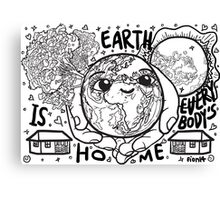 Earth is Our Home! B&W Canvas Print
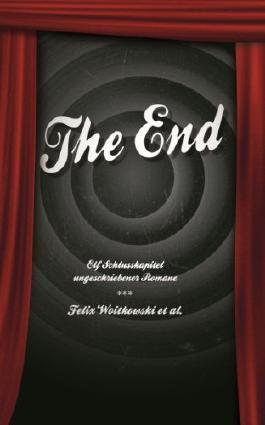 The End. Elf Schlusskapitel ungeschriebener Romane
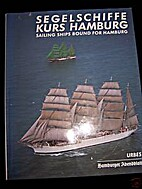 Segelschiffe Kurs Hamburg. Sailing Ships…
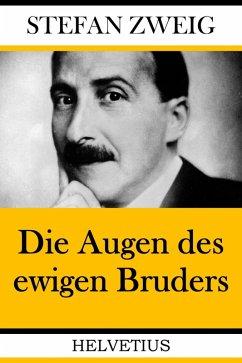 Die Augen des ewigen Bruders (eBook, ePUB) - Zweig, Stefan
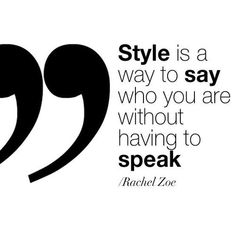 """""""Style is a way to say who you are without having to speak."""" - Rachel Zoe #interiorquote"""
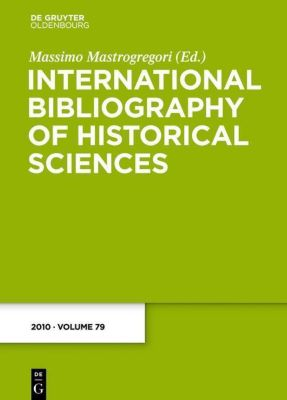 International Bibliography of Historical Sciences: .79 2010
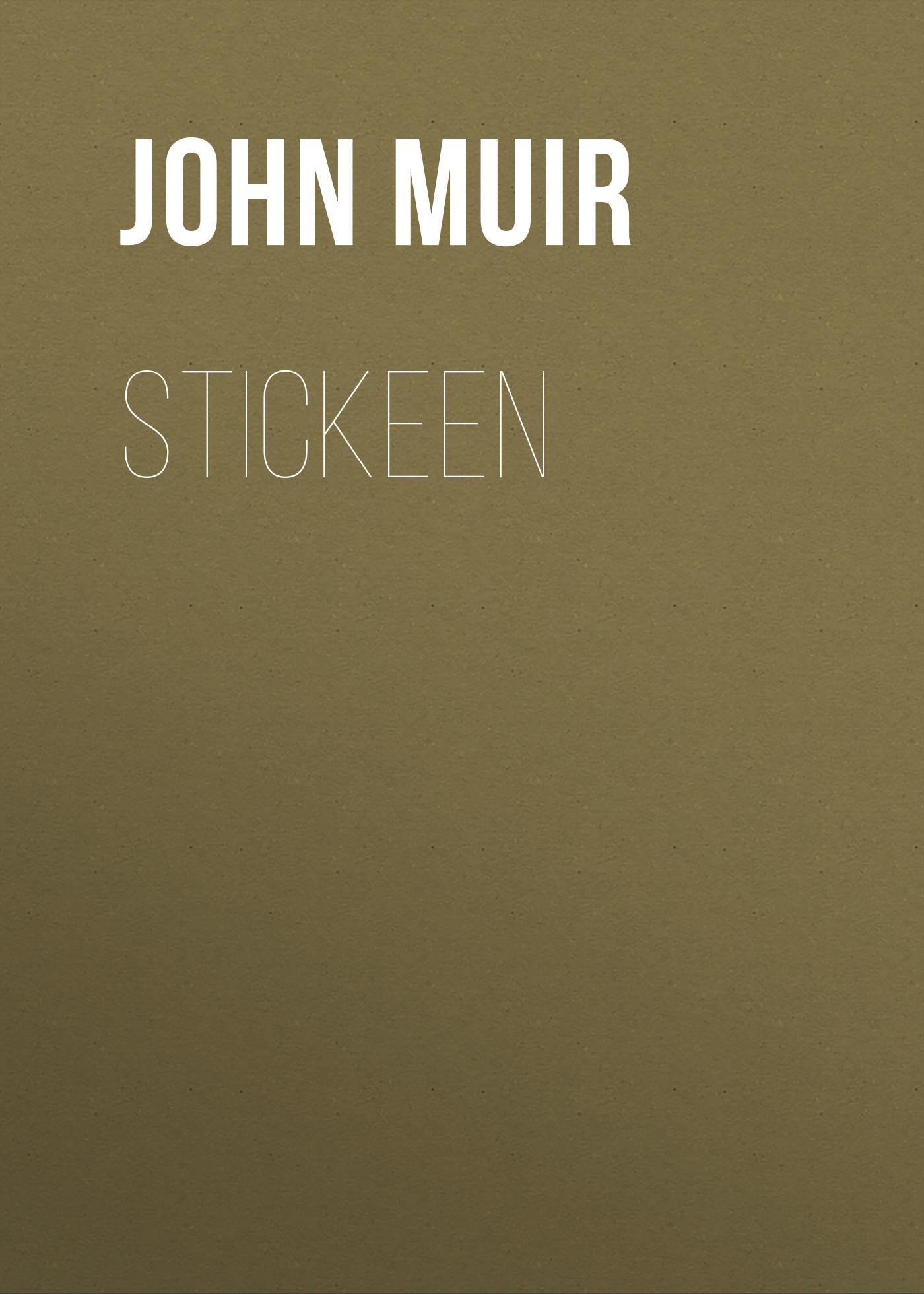 цена на John Muir Stickeen
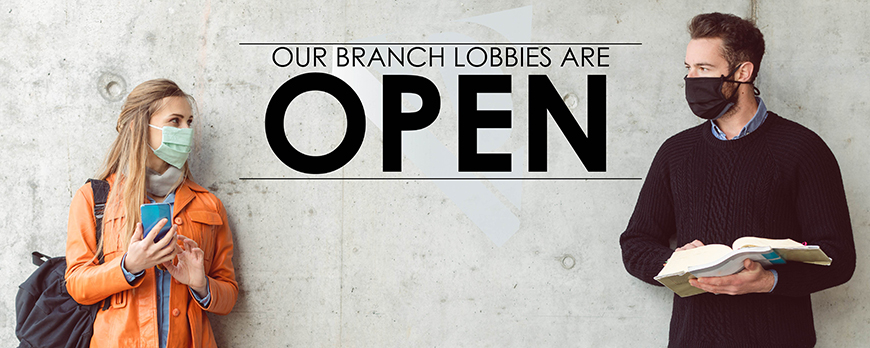 Our Branch Lobbies Are Open!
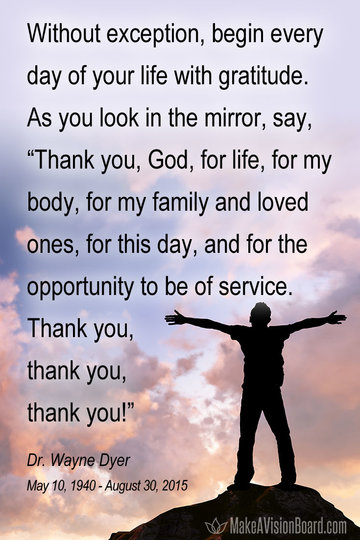 Gratitude quote by Dr. Wayne Dyer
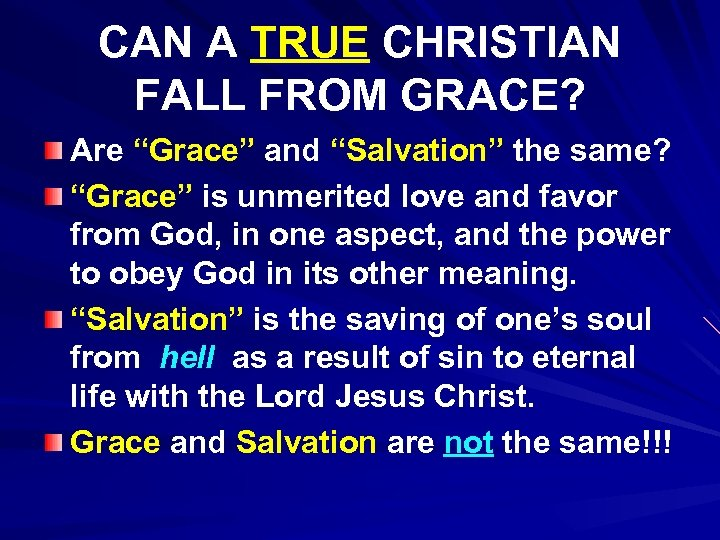 "CAN A TRUE CHRISTIAN FALL FROM GRACE? Are ""Grace"" and ""Salvation"" the same? ""Grace"""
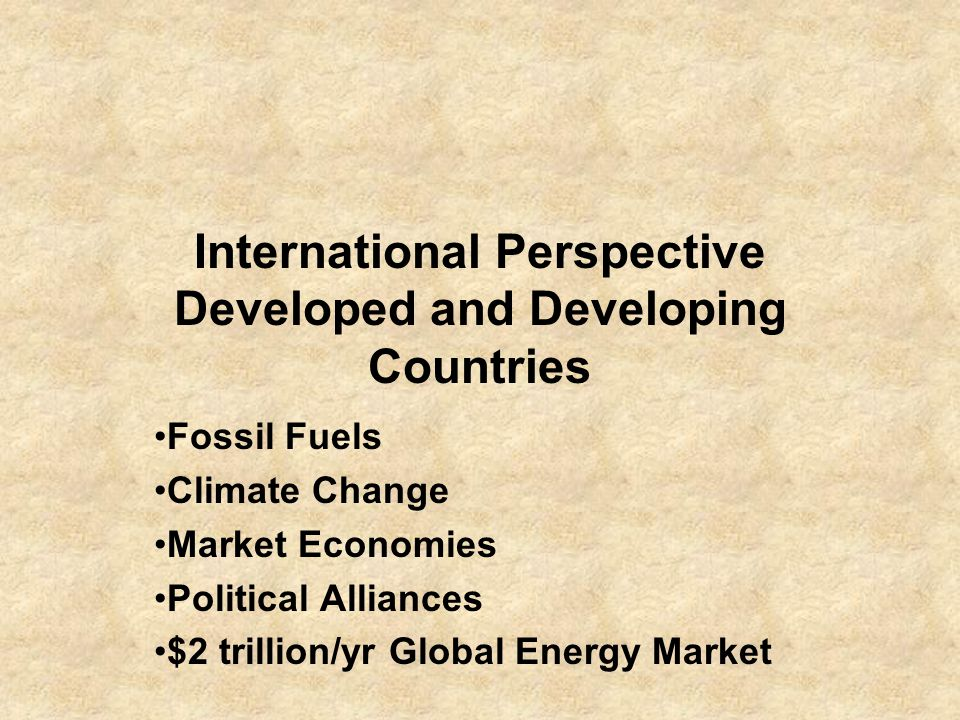 International Perspective Developed and Developing Countries Fossil Fuels Climate Change Market Economies Political Alliances $2 trillion/yr Global Energy Market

_WORK ITEM_
Please print exactly the lines running from the line with "цена на John Muir Stickeen" through the final line of the material, and nothing more. Keep pictures out.

_ANSWER SPACE_
 цена на John Muir Stickeen
 Our Branch Lobbies Are Open!
 Gratitude quote by Dr. Wayne Dyer
 "CAN A TRUE CHRISTIAN FALL FROM GRACE? Are ""Grace"" and ""Salvation"" the same? ""Grace"""
 International Perspective Developed and Developing Countries Fossil Fuels Climate Change Market Economies Political Alliances $2 trillion/yr Global Energy Market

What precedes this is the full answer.